Локк говорил, что в принципе репрессировать можно всех, кто не готов снимать шляпу с высотой тульи больше, чем та, которая общепринята, если эта высота тульи служит для того, чтобы образовывались фракции, которые действуют политически. Т.е. вот эти фракции, способные к конфликту, способные бросить вызов власти, на каком бы основании они не возникали, вплоть до такого абсурдного, как высота тульи. Фракции не терпимы. К чему я эту историю рассказал? К тому, что она нам позволяет понять у самых истоков европейской идеи толерантности некоторые очень важные моменты, касающиеся этой идеи и, соответственно, касающиеся практики толерантности в западно-европейской истории. Первое, что нужно здесь отметить в значении локковских идей, это то, что теория толерантности, любая – это, прежде всего, история границ толерантности. И, по сути дела, в теории толерантности обосновывать-то нужно не сам призыв кота Леопольда: «Давайте жить дружно» - все мы согласны жить дружно. Нужно обосновывать границы, за которыми толерантность не действует, за которыми действует безжалостное подавление. Я повторяю, либерализм начинается с этого – как любая серьезная политическая теория. Другое дело, что либерализм, как и любая серьезная политическая теория, всегда будет скрывать свою готовность давить тех, кто оказывается за рамками этих допустимых границ.

Философские границы толерантности у Локка обосновывались следующим образом.
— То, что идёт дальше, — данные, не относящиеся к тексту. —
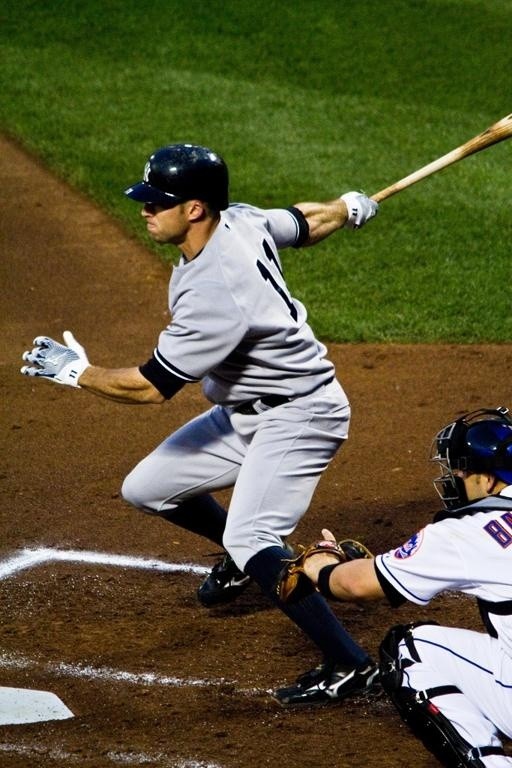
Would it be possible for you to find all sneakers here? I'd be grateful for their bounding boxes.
[269,658,384,708]
[196,547,255,611]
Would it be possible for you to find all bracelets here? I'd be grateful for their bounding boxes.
[318,561,340,600]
Как вы знаете, у Локка есть характерная для его моральной и этической философии категория естественного разума, который дает нам представление о некоем моральном законе природы, представление о должном, которым люди должны руководствоваться в своих решениях. В принципе естественный светоч разума дан Богом каждому человеку, но не каждый человек его видит. На эмпирическом уровне ясно, что далеко не все руководствуются этим светочем разума. Как пишет Локк в своей работе: «Не все зрячи к этому светочу разума». Люди бывают незрячими к светочу разума по разным причинам. Прежде всего, это их собственные страсти, их эгоизмы, их аппетиты, как писали в английской философии того времени. Будучи обуреваемы этими аппетитами, люди закрывают глаза на законы природы, на мораль, и эти законы действуют в порочной логике. Это самая главная причина. Меньшей по важности причиной может быть просто некая умственная отсталость, неспособность разобраться в себе, неспособность увидеть этот светоч разума. И другие причины.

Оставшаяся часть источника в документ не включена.